=== PROBLEM STATEMENT ===
Pick out every line in the material below that contains the word "baseboard" and copy each one. Matches must have the same case.

--- Start EXTRACTED MATERIAL ---

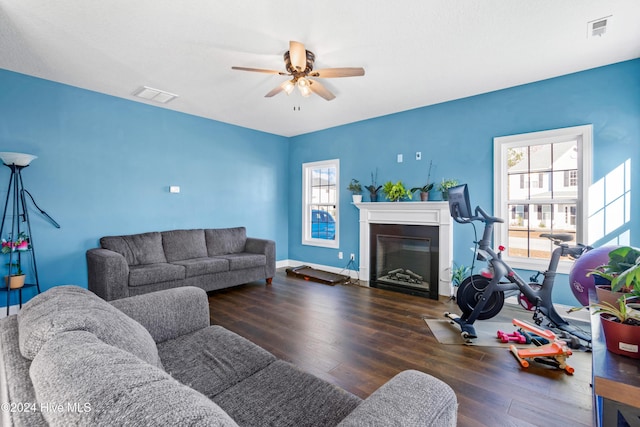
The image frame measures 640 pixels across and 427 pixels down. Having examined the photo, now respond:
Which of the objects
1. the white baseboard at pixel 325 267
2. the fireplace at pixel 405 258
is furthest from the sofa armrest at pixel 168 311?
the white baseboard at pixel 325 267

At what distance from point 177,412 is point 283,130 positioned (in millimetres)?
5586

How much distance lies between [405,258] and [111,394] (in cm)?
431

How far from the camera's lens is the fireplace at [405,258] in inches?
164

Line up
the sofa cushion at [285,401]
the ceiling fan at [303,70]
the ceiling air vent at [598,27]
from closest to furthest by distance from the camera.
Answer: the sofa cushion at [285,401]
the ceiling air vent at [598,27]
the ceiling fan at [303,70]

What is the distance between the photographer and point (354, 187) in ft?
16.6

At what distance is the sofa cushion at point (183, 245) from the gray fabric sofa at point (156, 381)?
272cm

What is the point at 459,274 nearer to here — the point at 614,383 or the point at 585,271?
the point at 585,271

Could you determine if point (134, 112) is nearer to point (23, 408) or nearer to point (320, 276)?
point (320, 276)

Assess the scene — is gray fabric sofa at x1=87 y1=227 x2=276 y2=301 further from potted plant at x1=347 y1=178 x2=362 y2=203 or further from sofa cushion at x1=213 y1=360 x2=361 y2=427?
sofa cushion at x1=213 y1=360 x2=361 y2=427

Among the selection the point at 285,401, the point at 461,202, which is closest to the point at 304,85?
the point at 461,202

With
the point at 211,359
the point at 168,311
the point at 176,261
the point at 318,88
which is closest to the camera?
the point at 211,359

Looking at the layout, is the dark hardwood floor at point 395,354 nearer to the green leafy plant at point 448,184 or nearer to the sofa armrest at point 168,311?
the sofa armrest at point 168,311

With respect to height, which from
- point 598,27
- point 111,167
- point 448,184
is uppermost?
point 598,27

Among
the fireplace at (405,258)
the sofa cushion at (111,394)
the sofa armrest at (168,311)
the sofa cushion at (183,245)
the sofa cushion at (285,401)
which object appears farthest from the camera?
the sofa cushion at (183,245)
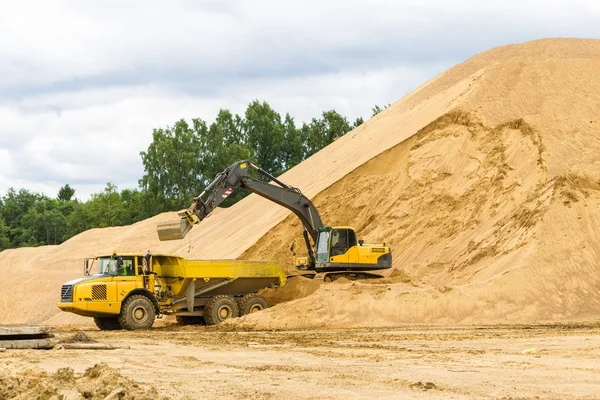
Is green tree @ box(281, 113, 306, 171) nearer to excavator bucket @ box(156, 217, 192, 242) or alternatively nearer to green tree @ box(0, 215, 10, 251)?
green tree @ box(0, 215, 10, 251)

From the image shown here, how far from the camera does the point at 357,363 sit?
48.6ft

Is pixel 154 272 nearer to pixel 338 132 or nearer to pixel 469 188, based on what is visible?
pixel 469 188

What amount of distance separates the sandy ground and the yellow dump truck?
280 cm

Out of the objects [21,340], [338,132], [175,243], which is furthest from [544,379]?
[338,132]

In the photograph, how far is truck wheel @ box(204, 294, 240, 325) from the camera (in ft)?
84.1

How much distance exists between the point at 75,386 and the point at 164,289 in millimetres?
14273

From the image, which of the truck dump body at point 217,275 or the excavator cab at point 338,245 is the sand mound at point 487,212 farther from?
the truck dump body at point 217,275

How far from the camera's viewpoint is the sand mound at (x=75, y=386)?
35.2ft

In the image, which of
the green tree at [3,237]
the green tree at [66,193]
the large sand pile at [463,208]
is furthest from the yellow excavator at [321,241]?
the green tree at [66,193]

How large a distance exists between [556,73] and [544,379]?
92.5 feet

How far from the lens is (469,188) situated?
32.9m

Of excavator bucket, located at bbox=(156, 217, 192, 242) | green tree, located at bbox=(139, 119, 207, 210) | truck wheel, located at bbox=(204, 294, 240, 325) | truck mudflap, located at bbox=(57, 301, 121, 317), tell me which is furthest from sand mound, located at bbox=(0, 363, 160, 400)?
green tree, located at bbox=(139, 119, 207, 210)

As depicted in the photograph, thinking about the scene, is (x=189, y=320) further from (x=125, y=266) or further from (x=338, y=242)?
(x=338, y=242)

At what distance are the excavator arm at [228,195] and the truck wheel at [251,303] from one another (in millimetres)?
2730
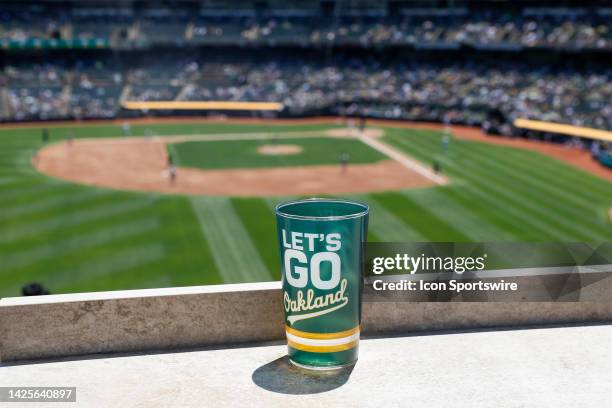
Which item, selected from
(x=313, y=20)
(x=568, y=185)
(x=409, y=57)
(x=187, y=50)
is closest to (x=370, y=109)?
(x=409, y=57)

--- End EXTRACTED MATERIAL ---
--- Start EXTRACTED MATERIAL ---

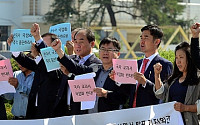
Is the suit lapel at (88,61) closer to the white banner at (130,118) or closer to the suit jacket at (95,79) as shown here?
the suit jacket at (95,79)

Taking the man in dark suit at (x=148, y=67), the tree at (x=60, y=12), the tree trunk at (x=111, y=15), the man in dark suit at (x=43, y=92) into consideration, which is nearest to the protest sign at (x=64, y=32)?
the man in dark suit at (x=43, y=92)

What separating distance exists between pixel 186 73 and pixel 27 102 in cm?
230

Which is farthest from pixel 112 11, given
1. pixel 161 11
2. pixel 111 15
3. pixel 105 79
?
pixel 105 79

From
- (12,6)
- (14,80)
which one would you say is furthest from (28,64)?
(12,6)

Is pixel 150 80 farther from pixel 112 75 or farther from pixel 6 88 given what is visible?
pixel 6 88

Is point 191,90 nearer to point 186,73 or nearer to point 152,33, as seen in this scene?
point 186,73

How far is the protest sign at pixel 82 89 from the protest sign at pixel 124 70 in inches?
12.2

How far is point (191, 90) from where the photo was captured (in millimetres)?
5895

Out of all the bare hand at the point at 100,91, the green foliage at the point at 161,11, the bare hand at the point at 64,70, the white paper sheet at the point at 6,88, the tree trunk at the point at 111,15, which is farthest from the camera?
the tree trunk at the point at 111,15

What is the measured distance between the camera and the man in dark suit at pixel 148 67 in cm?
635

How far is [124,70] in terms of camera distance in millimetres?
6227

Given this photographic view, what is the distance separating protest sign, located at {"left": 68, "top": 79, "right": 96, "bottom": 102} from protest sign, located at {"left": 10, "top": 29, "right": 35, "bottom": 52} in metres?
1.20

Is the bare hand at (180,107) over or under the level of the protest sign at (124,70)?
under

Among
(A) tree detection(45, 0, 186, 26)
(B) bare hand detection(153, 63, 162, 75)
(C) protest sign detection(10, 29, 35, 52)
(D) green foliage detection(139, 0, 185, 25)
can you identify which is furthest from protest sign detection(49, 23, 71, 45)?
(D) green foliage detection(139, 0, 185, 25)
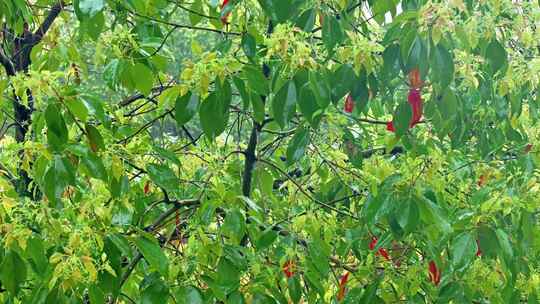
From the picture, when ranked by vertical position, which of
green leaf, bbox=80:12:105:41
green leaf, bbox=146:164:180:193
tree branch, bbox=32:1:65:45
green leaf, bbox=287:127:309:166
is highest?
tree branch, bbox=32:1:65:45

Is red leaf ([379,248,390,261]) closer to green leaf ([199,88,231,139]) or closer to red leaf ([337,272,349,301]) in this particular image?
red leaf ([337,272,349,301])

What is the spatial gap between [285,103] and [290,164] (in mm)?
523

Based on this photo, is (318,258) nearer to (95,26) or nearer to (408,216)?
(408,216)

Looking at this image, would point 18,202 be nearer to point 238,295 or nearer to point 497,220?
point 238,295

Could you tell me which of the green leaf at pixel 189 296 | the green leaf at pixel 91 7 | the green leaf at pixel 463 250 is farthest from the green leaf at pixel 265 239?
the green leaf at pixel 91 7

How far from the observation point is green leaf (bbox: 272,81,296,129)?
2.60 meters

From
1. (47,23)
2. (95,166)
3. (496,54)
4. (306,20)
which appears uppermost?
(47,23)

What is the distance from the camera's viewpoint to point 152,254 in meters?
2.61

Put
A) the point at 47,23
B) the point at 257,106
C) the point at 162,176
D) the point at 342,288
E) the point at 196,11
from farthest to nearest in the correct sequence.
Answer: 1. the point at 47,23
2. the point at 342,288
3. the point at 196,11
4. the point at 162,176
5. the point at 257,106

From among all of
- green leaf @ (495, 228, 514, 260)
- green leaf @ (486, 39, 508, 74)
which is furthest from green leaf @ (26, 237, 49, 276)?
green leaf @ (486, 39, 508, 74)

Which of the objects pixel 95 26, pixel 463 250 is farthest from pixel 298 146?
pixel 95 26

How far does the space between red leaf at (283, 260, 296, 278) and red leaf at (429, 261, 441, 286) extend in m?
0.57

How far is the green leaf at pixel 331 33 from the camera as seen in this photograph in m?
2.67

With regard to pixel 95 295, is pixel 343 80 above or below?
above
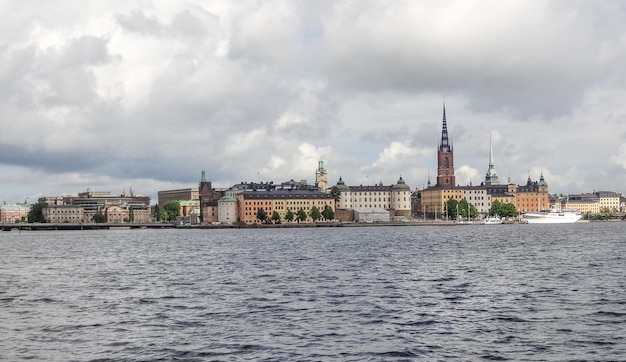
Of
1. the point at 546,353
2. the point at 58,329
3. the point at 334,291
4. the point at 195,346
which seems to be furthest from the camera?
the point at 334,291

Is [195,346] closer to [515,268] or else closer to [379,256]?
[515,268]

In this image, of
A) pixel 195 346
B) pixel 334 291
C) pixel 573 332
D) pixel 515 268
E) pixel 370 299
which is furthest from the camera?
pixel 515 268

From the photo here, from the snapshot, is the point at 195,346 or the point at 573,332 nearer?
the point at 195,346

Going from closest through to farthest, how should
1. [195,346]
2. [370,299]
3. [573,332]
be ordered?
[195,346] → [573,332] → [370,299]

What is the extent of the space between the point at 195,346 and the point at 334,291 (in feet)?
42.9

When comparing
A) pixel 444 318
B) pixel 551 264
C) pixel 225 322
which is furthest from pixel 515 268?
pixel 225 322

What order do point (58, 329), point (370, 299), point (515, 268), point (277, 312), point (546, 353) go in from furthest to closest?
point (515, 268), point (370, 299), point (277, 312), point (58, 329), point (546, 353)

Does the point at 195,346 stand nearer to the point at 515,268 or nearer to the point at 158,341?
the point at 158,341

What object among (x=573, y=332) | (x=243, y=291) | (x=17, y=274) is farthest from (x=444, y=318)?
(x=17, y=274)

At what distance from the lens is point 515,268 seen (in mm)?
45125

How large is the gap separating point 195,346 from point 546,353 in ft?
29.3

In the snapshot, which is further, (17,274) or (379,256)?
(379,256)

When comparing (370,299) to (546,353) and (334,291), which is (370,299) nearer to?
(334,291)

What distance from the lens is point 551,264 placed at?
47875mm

--- End EXTRACTED MATERIAL ---
--- Start EXTRACTED MATERIAL ---

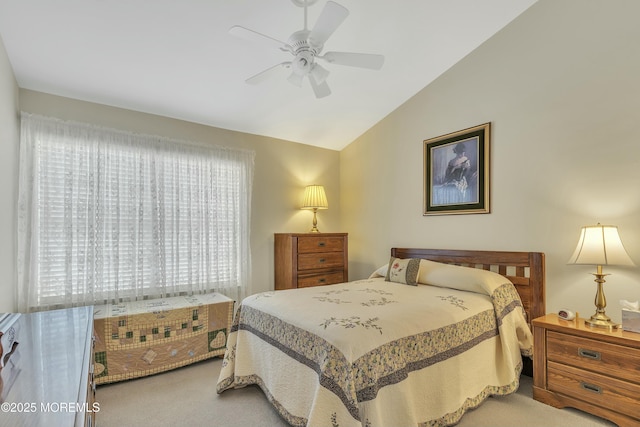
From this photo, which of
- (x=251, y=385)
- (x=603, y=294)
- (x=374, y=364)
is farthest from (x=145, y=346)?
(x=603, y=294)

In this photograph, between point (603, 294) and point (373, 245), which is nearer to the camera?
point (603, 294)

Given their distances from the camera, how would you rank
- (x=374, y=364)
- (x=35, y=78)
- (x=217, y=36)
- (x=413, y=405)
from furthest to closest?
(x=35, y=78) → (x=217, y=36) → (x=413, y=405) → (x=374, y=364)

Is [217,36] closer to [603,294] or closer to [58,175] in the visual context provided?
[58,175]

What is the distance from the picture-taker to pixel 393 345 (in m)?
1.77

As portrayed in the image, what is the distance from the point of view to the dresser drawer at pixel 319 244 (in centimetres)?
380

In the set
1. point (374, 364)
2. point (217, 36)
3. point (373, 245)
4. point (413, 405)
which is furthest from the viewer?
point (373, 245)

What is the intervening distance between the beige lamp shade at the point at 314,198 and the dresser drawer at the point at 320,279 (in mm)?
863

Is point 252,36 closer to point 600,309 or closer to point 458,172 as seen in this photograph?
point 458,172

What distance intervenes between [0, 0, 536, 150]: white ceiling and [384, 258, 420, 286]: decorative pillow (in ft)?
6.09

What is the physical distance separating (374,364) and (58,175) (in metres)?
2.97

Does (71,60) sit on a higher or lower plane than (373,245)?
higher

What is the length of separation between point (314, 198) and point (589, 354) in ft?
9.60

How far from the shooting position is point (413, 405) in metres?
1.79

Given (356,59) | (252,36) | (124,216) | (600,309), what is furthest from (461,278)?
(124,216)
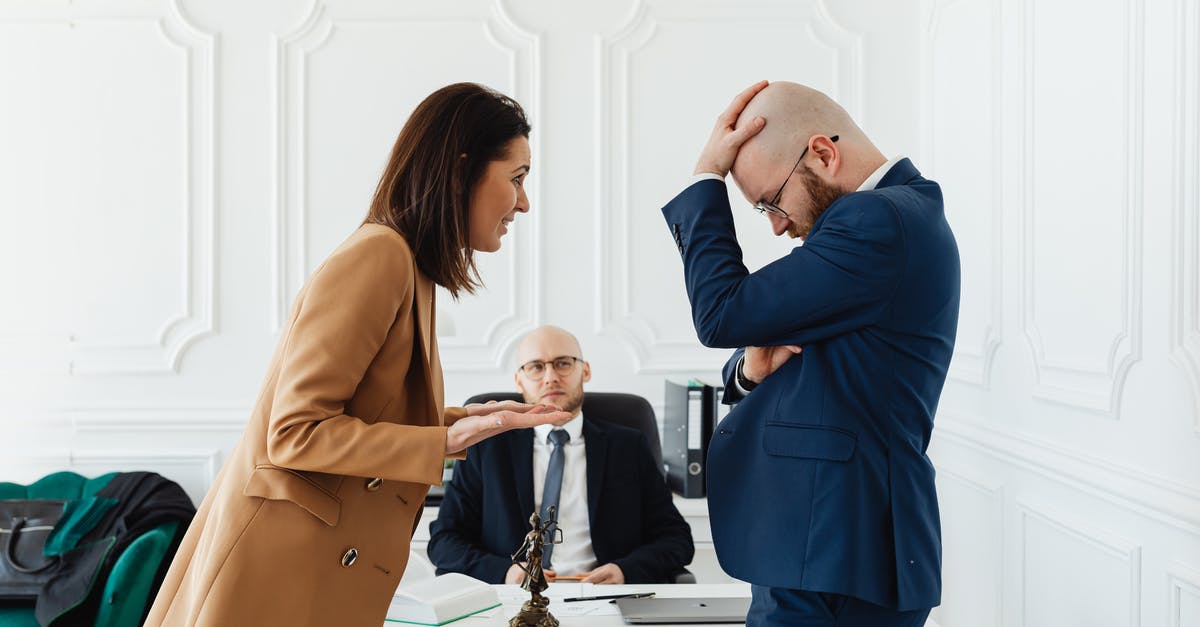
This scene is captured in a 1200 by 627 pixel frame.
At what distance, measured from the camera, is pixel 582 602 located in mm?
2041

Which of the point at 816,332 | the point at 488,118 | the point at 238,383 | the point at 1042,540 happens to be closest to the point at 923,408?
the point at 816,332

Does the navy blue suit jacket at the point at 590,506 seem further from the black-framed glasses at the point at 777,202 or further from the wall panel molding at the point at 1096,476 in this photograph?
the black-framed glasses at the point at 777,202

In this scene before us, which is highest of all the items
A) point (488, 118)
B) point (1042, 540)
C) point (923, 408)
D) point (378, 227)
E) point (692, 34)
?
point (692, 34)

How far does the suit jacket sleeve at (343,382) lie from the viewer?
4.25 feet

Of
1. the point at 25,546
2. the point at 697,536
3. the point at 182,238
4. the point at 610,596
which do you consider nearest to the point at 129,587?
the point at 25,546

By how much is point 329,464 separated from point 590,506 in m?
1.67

--- End EXTRACTED MATERIAL ---

=== OUTPUT OF THE TASK ===
1. the white baseboard at pixel 325 267
the white baseboard at pixel 325 267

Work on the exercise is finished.